++++ Given records

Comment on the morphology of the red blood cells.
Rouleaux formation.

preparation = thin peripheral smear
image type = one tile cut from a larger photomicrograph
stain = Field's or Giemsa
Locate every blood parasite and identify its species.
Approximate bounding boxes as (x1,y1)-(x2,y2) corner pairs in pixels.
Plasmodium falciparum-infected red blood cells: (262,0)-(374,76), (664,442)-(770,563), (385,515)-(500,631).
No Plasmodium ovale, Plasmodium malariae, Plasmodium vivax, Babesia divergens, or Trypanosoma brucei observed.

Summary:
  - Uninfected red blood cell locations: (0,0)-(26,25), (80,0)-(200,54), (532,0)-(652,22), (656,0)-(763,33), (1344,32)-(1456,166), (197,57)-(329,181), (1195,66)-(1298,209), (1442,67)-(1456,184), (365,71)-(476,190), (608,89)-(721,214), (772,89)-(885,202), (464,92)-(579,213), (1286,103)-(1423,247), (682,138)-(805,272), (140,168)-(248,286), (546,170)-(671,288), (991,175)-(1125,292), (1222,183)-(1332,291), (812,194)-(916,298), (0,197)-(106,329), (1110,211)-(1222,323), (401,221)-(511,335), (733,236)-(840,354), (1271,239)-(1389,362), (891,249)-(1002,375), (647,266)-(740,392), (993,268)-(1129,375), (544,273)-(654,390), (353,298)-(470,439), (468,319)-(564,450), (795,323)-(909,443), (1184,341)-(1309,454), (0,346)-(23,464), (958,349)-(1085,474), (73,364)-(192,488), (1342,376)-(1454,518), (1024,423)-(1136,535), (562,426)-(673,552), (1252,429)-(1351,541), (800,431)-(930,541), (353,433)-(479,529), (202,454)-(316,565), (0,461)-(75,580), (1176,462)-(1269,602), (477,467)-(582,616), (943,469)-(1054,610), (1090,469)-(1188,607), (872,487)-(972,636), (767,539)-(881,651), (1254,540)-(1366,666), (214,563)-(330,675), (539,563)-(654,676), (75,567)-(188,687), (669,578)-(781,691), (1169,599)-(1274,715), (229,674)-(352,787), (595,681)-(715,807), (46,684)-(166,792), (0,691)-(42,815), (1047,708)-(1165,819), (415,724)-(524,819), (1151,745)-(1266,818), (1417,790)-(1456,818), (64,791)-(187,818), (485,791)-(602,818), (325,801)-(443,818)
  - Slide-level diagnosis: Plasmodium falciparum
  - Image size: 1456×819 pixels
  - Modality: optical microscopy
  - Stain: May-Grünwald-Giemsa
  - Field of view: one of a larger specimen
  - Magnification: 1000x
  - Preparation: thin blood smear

++++++++

Across the material, report every line that has the word "pixels".

Approximate bounding boxes as (x1,y1)-(x2,y2) corner pairs in pixels.
  - Image size: 1456×819 pixels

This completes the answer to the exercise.